◆ **TEXT SECTION**:
+ + + +

Noboa describes himself as the businessman who has generated the most employment in the country, and says that he feels proud to continue creating businesses and generating well-being, and of the social work that he carries out by giving free medical attention to hundreds of thousands of Ecuadorians, and that he feels proud of his wife and the family that they have formed together. The richest man in Ecuador considers himself a part of history and claims that he will continue to make history through his work, his social efforts, and public service. He warns that he will not stop in light of the infamies and the attacks of all kinds because he loves Ecuador and desires education, health care, housing, a worthy life of well-being and progress for its people.

===Presidential runs===
In 1998 Noboa ran for president for the first time. In the first round of elections, held on May 31, Noboa got 1,022,026 votes, 26.61% of valid ballots. That placed him second behind Jamil Mahuad (1,341,089 votes, 34.92% of valid ballots) and both battled in a runoff held on July 12. Noboa lost the runoff by 102,519 votes. Mahuad won with 2,243,000 votes. After the election Noboa claimed that fraud had been committed. He accused Supreme Electoral Tribunal President Patricio Vivanco of refusing to conduct a recount as was his request. He said that some precinct acts had been corrected using whiteout and others showed no blank votes.

He ran for president a second time in 2002, again reaching the runoff, though he received only 17% of the vote in the first round. He lost the November 24, 2002 second round to Lucio Gutiérrez (2,803,243 or 54.79% to 2,312,854 or 45.21%).

+ + + +

◆ **COLLECTED MATERIAL**:

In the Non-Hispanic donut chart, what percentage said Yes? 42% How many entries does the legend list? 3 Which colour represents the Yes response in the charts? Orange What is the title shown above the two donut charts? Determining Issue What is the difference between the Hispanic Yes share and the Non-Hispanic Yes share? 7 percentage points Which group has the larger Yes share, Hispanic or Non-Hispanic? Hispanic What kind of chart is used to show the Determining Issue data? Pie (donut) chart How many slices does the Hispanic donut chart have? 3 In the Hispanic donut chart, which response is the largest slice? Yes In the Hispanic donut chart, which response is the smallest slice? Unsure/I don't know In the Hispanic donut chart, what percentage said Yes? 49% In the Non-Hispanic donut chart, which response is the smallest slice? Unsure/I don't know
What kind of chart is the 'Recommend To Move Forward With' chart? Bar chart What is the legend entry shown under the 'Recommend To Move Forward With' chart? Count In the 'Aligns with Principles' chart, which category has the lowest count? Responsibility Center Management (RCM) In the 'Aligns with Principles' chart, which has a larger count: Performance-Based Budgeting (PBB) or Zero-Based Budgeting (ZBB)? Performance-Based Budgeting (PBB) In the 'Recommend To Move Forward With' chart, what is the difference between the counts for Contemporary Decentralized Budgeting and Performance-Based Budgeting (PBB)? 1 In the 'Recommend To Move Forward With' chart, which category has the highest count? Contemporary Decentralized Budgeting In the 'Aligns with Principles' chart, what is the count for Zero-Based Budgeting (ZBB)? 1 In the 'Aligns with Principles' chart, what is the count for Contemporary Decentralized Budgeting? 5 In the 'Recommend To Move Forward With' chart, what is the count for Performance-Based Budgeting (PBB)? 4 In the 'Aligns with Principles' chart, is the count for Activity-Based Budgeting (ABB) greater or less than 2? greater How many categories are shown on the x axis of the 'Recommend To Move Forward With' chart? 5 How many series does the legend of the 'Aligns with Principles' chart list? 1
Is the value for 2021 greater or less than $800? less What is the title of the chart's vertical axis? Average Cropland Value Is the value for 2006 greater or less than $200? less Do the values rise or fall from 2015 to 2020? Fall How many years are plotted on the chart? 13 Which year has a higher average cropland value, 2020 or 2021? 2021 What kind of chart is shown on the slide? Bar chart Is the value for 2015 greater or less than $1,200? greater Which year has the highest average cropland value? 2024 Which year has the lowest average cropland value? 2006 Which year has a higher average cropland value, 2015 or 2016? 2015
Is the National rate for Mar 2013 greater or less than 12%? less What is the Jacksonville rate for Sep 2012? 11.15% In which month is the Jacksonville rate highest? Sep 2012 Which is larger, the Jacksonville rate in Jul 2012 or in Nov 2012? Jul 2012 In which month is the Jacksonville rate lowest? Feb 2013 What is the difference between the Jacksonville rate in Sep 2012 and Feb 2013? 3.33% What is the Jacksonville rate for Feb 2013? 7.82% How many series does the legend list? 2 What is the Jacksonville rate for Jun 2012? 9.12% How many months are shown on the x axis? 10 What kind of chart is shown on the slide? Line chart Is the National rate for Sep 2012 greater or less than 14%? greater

+ + + +

◆ **CHECK YOUR UNDERSTANDING**:
A: Write out the passage about Noboa, starting at "Noboa describes himself" and ending at "for its people.".
B: Answer from the passage about Noboa:
(i) What does Noboa give for free to hundreds of thousands of Ecuadorians?
(ii) What share of valid ballots did Noboa get in the first round of the 1998 election?
(iii) Who defeated Noboa in the second round on November 24, 2002?
The listing is separate material and is not connected to the passage about Noboa.

◆ **EXERCISE ANSWERS**:
A:
Noboa describes himself as the businessman who has generated the most employment in the country, and says that he feels proud to continue creating businesses and generating well-being, and of the social work that he carries out by giving free medical attention to hundreds of thousands of Ecuadorians, and that he feels proud of his wife and the family that they have formed together. The richest man in Ecuador considers himself a part of history and claims that he will continue to make history through his work, his social efforts, and public service. He warns that he will not stop in light of the infamies and the attacks of all kinds because he loves Ecuador and desires education, health care, housing, a worthy life of well-being and progress for its people.

B:
(i) Medical attention.
(ii) 26.61%.
(iii) Lucio Gutiérrez.